Authors contribution

The concept of the study was given by Dr Rajeev Kasliwal and Dr S.K. Sharma. The designing was performed by Dr Jyoti Sharma and Dr Rajeev Kasliwal. Data of the study was acquired by Dr Jyoti Sharma, Dr Vineet Mishra, Dr B.S. Sharma, Dr Pankaj Gupta, Dr Puneet Shivnani, Dr Utkarsh Balani and Dr Payal Bargujar.
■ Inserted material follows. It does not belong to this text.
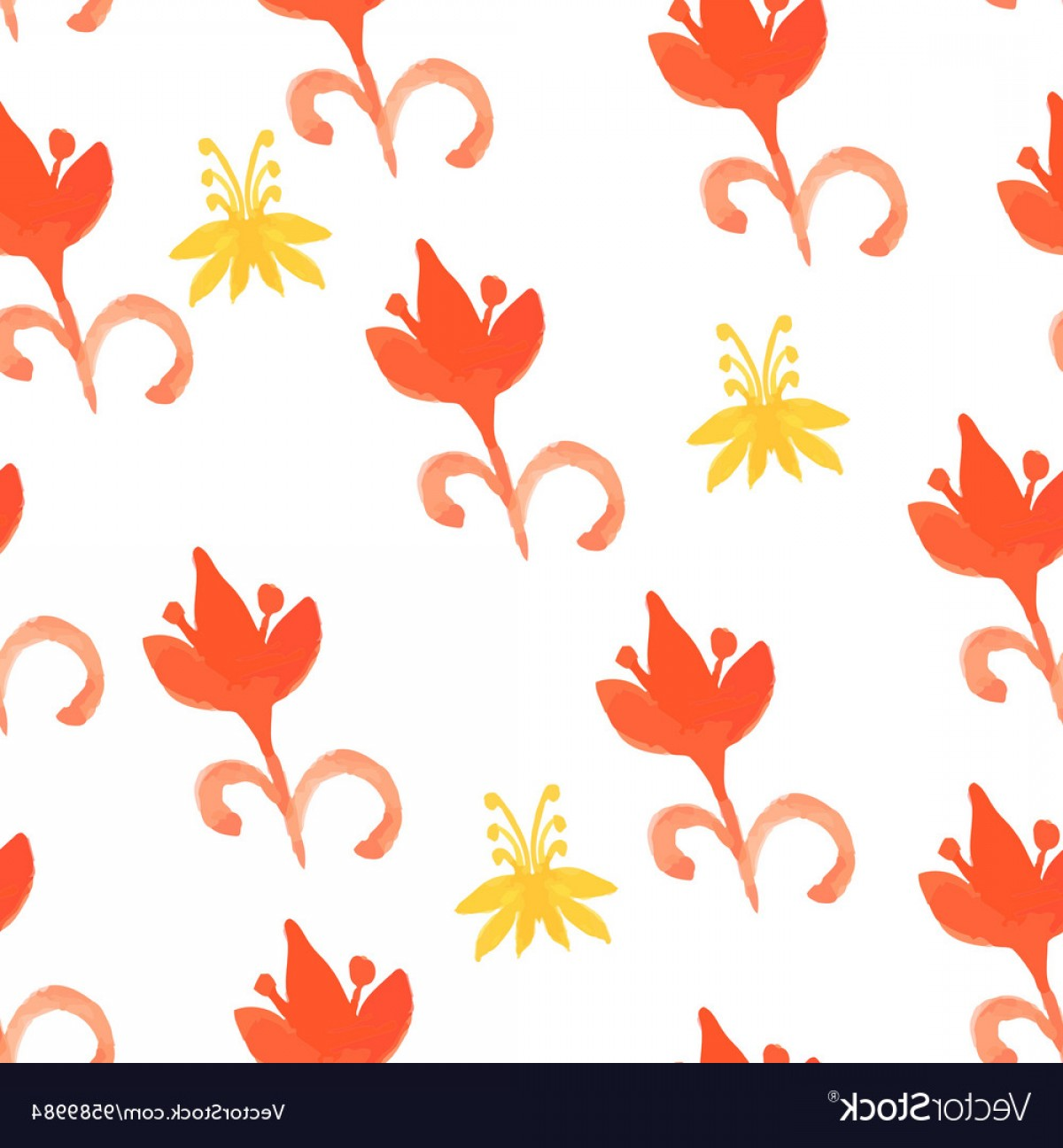 Tribal Vector Art Trees: Tribal Red Seamless Pattern With Trees Seamless Vector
The data was analysed by Dr Rajeev Kasliwal, Dr S.K. Sharma, Dr Jyoti Sharma and Dr Puneet Shivnani. Manuscript was prepared and edited by DR Jyoti Sharma, Dr Rajeev Kasliwal and Dr S.K. Sharma. Statistical analysis was performed by Dr Akash Mishra. Definition of intellectual content was given by Dr BS Sharma, Dr Pankaj Gupta and Dr S K Sharma. Manuscript review guarantor were Dr Rajeev Kasliwal and Dr S.K. Sharma.

Conflicts of interest

There are no conflicts of interest.

Use of artificial intelligence

No artificial intelligence (AI) tools were used in the development or preparation of this manuscript.

Data availability statement

In accordance with the journal’s guidelines, we are committed to transparency and reproducibility in research. The data supporting the results of this study will be made available by the corresponding author upon reasonable request.

Funding Statement

We would like to acknowledge that no specific funding was received for the research and preparation of this work.